Texto mostrado.
Editorial

EL UMBRAL DEL SILENCIO

#InPerfecciones
“Aunque tuviera mil palabras: la palabra, la palabra está muerta”
Karl Wolfskehl

 

 

Pablo Ricardo Rivera Tejeda / @PabloRiveraRT
pricardo.rivera@gmail.com

 

¡Que nadie ose atacar la democracia! 

 

 Es curioso que una ideología y sistema que se fundamenta —en gran medida— en la diversidad y aceptación de la pluralidad, condene cual acto sacrílego, la no concordancia de posturas. La democracia, hoy, parece una herramienta bajada del Cielo con principios que ni siquiera se han de cuestionar; un dogma social que es tanto necesario como universal. Incluso, me atrevería a decir, la democracia es una palabra que en sí misma posee una rima particular, capaz de formar los más bellos versos en las obras de actualidad. Un anhelo público, un deseo compartido; un placer sin remordimiento de conciencia.

 

En las primeras planas de los periódicos —imitando sutilmente a Descartes— la única certeza que el lector puede tener se resume en: “no confíes en nadie que sea político”. El mexicano de a pie, aquel que disfruta comúnmente sus tacos de canasta y sus tamales con atole, no experimenta cosa distinta al repudio cuando la sección de política llega a su mesa. “Pero el PRI robó más”, dicen muchos. Por tales motivos, pienso que el quehacer político se ha simplificado —por no decir degradado— a tal punto que es poca la ciencia política y mucha la labia en los discursos. A diferencia del contexto griego de pensadores como Aristóteles —quien por cierto clasificaba a la democracia como una forma impura de gobierno—, ser político de actualidad no es otra cosa más que manejar a las masas y tener un perfil “eco-friendly” en Twitter. Si sabes cómo convencer y tienes los contactos necesarios, no hace falta más, tendrás tu nombre en las boletas. No obstante, tal realidad hace evidente un problema del que, categóricamente lo digo, todos somos presas.

 

Si el representante de mi alcaldía gasta más recursos en sus fiestas domingueras que en la pavimentación de las calles o el alumbrado público, ¿cómo poder aspirar a que los ciudadanos juzguen detalladamente los hechos políticos? El que muchos de nuestros funcionarios no sean más que ineptos para gobernar, no impulsará la visión crítica en el pueblo, por el contrario, hará que el sesgo del espectador crezca exponencialmente. Con todo, es importante recalcar que no digo tales cosas a manera de ocurrencias que suceden durante bellos momentos de locura; para corroborarlo, viajemos al pasado.

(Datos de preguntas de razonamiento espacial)
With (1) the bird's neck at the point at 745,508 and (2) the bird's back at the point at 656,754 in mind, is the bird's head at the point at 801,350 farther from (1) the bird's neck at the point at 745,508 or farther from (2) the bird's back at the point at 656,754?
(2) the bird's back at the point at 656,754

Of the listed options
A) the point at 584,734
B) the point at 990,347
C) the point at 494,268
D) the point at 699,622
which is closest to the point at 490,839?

Requisitos del ejercicio.
- A) Traduce al inglés esta oración del editorial: «Si sabes cómo convencer y tienes los contactos necesarios, no hace falta más, tendrás tu nombre en las boletas.»
- B) Devuelve sin cambios el fragmento del editorial que empieza en "Si el representante" y termina en "viajemos al pasado.".
Para resolver, apóyate solo en el editorial y no en las entradas.

Respuestas esperadas.
- A) If you know how to persuade and you have the necessary contacts, nothing more is needed; you will have your name on the ballots.

- B)
Si el representante de mi alcaldía gasta más recursos en sus fiestas domingueras que en la pavimentación de las calles o el alumbrado público, ¿cómo poder aspirar a que los ciudadanos juzguen detalladamente los hechos políticos? El que muchos de nuestros funcionarios no sean más que ineptos para gobernar, no impulsará la visión crítica en el pueblo, por el contrario, hará que el sesgo del espectador crezca exponencialmente. Con todo, es importante recalcar que no digo tales cosas a manera de ocurrencias que suceden durante bellos momentos de locura; para corroborarlo, viajemos al pasado.